Following the OGL debacle, I think all bets are off. If they want to create a walled garden with tighter licensing, that would necessitate more extensive changes, which would lead to incompatibility. But it would also mean essentially abandoning the ongoing design work and the playtest and starting over.

Gut feeling... yes-ish. But I wouldn't be at all surprised by the opposite.


Chaotic Looseleaf
I've always assumed that it will be compatible with D&D5 the same way D&D3.5 was compatible with D&D3, or Pathfinder was compatible with D&D3.5, or a major league pitcher can play baseball with a little league team. So, both and neither.

My first reaction to them releasing the SRD 5.1 under CC-BY 4.0 was that they'd have to make oneD&D into D&D6, but the more I think about it the less that seems true. From a sales perspective, I'm sure D&D3.5 "killed" D&D3, and Pathfinder "killed" D&D3.5.

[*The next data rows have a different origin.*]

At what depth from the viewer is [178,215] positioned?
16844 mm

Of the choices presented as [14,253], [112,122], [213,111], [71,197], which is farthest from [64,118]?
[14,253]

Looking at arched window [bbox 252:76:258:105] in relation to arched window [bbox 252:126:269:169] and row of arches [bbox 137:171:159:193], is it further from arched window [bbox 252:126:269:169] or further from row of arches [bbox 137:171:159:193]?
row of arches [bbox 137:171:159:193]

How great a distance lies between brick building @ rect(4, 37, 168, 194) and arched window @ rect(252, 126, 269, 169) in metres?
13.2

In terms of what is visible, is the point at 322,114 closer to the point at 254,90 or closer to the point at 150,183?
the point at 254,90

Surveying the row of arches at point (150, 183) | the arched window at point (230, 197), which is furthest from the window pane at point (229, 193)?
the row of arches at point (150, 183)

Even with competitors and clones in the marketplace, the chance that oneD&D will not still dominate the market in 2024 is virtually nil. Whether or not it is still dominating the marketplace in 2029 is a complete unknown.


The EN World kitten
If they're trying to make it a billion-dollar franchise, how does this advantage them? If everyone who wants to keep up has to go out and re-buy everything, it will keep it as a 150 million-dollar franchise a bit longer, but do nothing to grow the brand.
After all of the hullabaloo about the OGL, I would have thought that was obvious: it lays the groundwork (i.e. new rules set) for them creating an "immersive" D&D VTT, which has monthly subscriptions and is replete with micro-transactions, which other VTTs can't offer. That's where the money is, as far as WotC/Hasbro is concerned, with the books largely being an afterthought. That's why they were trying to revoke/de-authorize the OGL v1.0a in the first place; because they wanted to eliminate direct competitors for playing D&D in the digital marketplace, squeezing out places like Foundry and Roll20 by disallowing them from hosting 5E-compatible experiences, since those would be too similar to a 5E-compatible 1D&D game.

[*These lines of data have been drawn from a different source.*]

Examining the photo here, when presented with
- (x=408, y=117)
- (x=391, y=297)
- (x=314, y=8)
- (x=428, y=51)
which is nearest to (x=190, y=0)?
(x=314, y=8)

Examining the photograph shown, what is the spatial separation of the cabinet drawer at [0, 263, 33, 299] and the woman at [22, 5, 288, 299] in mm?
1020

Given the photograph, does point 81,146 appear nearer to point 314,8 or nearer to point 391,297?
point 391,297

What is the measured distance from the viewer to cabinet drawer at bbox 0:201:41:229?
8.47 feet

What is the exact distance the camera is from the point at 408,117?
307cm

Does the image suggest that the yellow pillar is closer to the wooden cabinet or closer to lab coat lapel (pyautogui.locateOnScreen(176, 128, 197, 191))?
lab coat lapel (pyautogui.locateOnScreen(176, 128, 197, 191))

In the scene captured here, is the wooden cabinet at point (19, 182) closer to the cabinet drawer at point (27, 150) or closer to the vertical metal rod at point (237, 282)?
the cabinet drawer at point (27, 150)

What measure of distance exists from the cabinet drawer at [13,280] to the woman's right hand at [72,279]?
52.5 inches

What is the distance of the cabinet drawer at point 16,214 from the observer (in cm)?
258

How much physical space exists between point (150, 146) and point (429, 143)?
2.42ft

But if they make 1D&D dissimilar enough from 5E, then presuming they can get the bulk of their current customer base to switch over (which I think is an overestimation on their part), they can still make their VTT into the one-and-only place to get "authentic" D&D VTT gameplay.

Micah Sweet

Level Up & OSR Enthusiast
I don' t think you will be correct. But if it will turn out like this, then I would hate that they added SRD5.1 to CC. Then I think harm has been done to me and many people who were looking forward to a consolidated 5e.

But as I said: very unlikely that they just give up and sell it.
I don't really want a consolidated 5e. Putting the 5.1 into the CC essentially allows folks to cut WotC out of the equation, especially with the option of 1.0a still out there. I would be happy to see WotC spin off on its own here.

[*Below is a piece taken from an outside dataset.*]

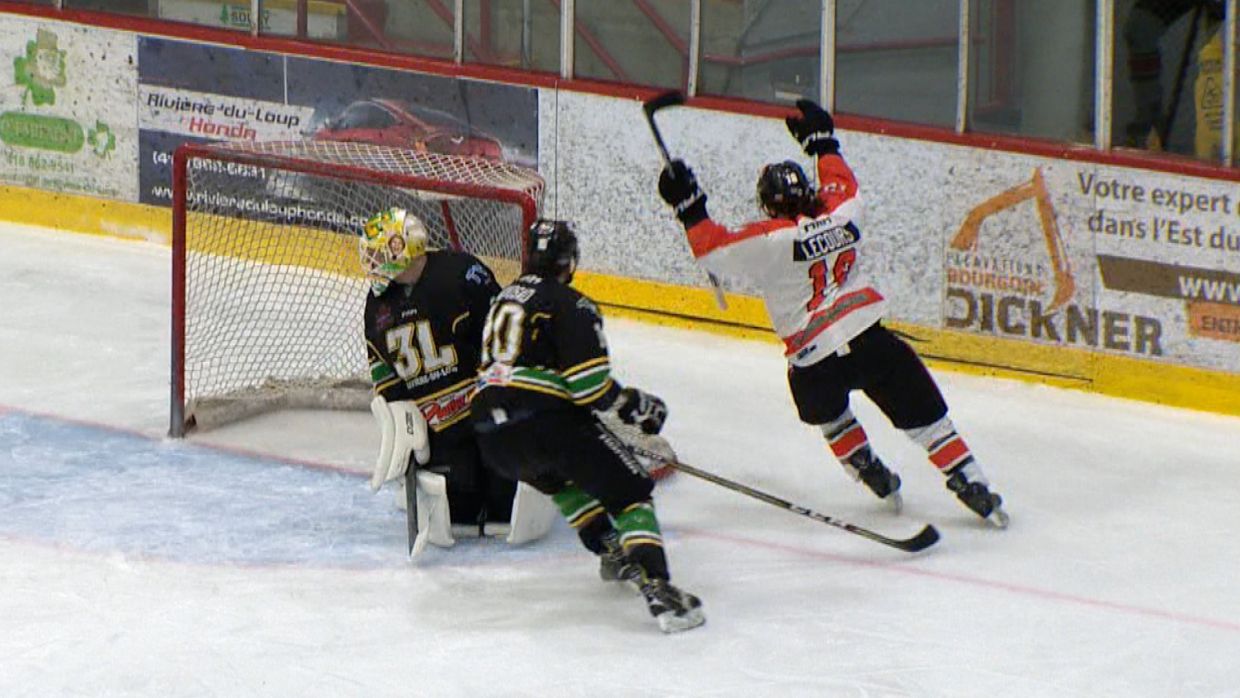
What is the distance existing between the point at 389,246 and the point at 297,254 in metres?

Three weeks ago I would say yes, the hostility around 3pp lends itself to a split.

That said, since moving away from the controversy I don’t think they have anything to gain by casting 5e off at this point. I think it will be and will stay compatible for a relatively long time… however if they can find ways to differentiate they will. It just might be optional instead of part of core rules.

So far in the play test, that isn't true.

They have nerfed the biggest options, like adding concentration to spiritual weapon.

And buff the weakest ones, like two weapon fighting.

I think if they can achieve that for all classes, it would be a big argument to transition to OneD&D.
But actually they don't need us to switch.
If they opt to go the slow and steady route as with core 5e, new players will naturally just pick the new books and take the new online offers. And after a few years, 90% of the player base will play OneD&D.

Won't happen if the difference is too big, because they have to build up a whole new eco system and compete against themselves.